## [What to work on]
Which rows below contain the word "right" with case matching? Copy out each of those rows in full.

## [Dataset content]
##########
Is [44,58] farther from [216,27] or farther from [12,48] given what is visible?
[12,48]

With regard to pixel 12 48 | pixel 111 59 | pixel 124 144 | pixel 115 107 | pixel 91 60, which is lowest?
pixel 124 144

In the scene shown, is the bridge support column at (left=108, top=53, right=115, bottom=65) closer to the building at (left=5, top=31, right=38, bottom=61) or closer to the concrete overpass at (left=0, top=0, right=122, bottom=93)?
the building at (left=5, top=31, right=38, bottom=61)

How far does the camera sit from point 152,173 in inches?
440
##########
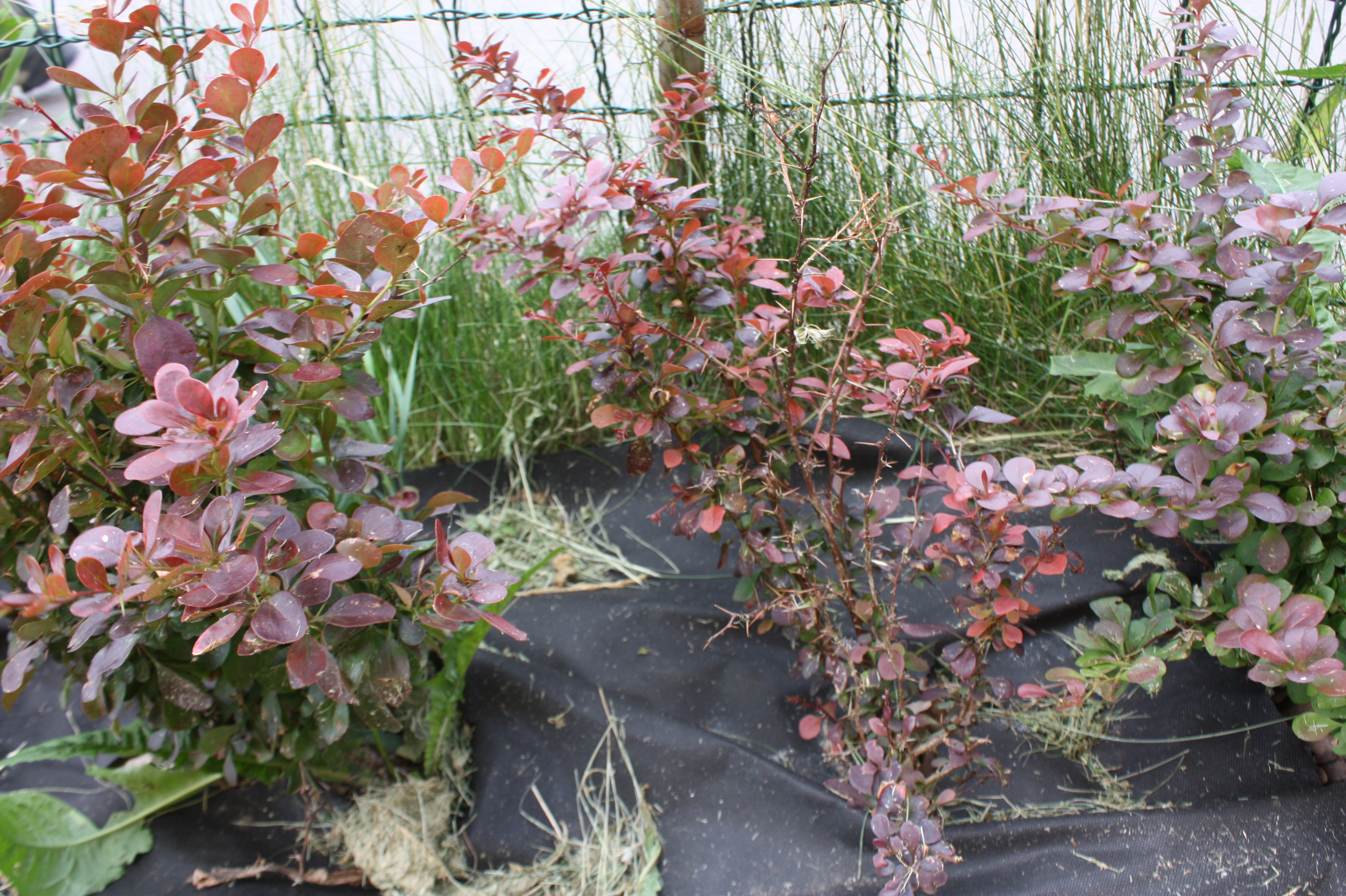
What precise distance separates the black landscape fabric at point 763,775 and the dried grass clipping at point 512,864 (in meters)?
##########
## [Exercise answer]
In the scene shown, is the bridge support column at (left=108, top=53, right=115, bottom=65) closer to the building at (left=5, top=31, right=38, bottom=61) or closer to the concrete overpass at (left=0, top=0, right=122, bottom=93)?
the building at (left=5, top=31, right=38, bottom=61)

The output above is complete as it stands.